Il colpo di scena, con sorpresa rispetto al calo subìto negli ultimi anni, arriverebbe da Forza Italia. Il partito di Berlusconi, alle prese con una rivincita giudiziaria tuttora magra, sarebbe l’ago della bilancia sia della coalizione sia della sussistenza dell’esecutivo. In primis, la posizione sul Mes, quando si deciderà, sarà determinante. Infatti, se il premier cederà alle volontà del Pd e accetterà il Fondo, oltre a essere vessato dai “suoi” 5 Stelle, si avvicinerà alle posizioni del Cavaliere, che da sempre è favorevole al prestito, a differenza degli alleati. Inoltre, Orlando (Pd) ha sostenuto che “il dialogo con Forza Italia va coltivato con cura”; tali affermazioni, nate a seguito di una “sparata” azzurra in tema di appoggio al governo, sono state smorzate da Berlusconi. Resta aperta, però, la porta per un sostegno alla maggioranza, qualora necessario. Quanto scritto, se fosse confermato dalla realtà dei fatti, metterebbe in difficoltà il Centrodestra: senza i (pochi ma buoni) voti di Forza Italia, Salvini e Meloni non godono della maggioranza atta a governare. Perciò dovranno tenersi stretto il Cav., il quale è consapevole che ogni mossa è decisiva, tanto per la ripresa dei suoi dopo il crollo elettorale, quanto per una sua riabilitazione politica, più vendicativa che fattuale, a onor del vero.

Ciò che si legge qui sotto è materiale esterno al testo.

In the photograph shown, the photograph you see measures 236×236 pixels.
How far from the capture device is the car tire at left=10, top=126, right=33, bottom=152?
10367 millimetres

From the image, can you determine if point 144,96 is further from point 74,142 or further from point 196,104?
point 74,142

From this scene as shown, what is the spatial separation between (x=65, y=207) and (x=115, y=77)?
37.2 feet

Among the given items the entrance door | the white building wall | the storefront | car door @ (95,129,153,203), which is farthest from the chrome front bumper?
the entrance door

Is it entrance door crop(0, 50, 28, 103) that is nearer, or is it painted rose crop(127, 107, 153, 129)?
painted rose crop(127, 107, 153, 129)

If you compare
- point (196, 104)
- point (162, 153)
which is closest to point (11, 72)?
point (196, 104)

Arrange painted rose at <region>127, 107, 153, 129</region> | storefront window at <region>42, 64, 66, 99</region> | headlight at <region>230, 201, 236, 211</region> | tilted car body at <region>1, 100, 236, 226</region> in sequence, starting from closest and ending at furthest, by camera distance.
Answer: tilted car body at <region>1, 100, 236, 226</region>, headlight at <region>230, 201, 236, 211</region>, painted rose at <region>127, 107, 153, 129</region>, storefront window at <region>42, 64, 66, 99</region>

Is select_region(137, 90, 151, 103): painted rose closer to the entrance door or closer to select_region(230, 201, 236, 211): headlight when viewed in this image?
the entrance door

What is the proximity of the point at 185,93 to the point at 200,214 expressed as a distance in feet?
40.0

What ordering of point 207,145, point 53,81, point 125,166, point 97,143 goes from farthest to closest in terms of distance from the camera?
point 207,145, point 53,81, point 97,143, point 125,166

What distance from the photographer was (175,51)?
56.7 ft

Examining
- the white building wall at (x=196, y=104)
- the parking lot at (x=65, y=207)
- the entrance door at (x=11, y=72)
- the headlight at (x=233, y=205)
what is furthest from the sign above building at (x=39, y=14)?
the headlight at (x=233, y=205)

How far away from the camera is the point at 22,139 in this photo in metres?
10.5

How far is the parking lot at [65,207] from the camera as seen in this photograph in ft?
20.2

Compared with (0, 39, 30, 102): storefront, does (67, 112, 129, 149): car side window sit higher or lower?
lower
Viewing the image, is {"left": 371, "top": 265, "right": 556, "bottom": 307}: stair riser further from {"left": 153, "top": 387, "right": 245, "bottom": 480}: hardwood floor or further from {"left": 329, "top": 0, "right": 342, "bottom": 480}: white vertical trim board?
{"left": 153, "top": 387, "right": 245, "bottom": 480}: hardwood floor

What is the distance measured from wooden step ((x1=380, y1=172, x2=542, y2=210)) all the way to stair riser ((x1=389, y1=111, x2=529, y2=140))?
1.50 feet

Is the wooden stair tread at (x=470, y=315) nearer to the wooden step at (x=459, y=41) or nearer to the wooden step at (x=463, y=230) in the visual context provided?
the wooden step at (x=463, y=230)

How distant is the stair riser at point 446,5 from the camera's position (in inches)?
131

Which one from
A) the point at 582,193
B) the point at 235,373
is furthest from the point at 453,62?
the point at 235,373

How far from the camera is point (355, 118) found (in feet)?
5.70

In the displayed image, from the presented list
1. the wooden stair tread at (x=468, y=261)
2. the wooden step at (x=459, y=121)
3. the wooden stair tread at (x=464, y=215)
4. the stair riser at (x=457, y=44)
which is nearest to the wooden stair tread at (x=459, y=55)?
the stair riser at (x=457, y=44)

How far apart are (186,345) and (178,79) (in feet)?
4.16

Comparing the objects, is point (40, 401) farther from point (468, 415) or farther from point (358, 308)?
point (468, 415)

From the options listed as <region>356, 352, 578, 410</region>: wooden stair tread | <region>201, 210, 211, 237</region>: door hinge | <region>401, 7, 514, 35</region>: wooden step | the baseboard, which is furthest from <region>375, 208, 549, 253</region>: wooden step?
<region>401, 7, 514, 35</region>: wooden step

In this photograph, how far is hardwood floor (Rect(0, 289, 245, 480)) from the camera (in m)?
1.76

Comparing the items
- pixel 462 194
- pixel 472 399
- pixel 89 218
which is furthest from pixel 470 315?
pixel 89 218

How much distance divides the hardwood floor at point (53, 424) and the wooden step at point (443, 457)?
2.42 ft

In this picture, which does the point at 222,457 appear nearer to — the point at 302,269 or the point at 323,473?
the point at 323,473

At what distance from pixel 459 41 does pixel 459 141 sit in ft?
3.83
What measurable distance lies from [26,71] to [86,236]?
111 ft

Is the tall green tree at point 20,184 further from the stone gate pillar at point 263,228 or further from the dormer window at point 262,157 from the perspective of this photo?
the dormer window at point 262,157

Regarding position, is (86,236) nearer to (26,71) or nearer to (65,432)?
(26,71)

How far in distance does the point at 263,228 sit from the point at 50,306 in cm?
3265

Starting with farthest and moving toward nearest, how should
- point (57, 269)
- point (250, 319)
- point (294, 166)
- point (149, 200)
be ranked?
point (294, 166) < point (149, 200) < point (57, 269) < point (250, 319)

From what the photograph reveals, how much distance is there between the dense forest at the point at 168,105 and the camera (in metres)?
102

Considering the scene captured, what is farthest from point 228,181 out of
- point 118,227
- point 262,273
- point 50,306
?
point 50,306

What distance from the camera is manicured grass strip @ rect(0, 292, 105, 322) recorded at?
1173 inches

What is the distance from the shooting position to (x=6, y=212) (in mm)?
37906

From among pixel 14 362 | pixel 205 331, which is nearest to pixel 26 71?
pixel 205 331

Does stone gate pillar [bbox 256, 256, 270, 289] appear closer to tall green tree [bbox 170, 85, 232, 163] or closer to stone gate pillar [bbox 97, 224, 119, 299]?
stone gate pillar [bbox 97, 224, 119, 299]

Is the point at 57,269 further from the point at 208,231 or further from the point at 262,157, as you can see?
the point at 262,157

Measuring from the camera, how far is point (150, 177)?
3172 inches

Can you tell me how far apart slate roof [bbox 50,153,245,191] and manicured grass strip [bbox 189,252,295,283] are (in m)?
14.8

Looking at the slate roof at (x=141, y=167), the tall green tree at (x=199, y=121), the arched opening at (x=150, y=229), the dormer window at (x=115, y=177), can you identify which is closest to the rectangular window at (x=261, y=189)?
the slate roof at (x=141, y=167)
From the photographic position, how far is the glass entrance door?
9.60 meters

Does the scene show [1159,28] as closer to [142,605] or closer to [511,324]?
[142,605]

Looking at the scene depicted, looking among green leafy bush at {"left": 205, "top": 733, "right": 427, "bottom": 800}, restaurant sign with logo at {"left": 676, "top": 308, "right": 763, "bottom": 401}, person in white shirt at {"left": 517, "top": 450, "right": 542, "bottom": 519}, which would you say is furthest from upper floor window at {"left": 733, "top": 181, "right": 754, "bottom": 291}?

L’autunno del Centrodestra sarà una stagione di volta, in ballo c’è la possibilità dell’urna, in gioco c’è il destino dei leader. La natura in autunno si spoglia, non per rinascere, ma per morire. Chissà se la coalizione saprà innovarsi, far cadere le foglie secche e prepararsi a fronteggiare la durezza dei tempi.
I segnali, finora, non incoraggiano neppure i più pavidi.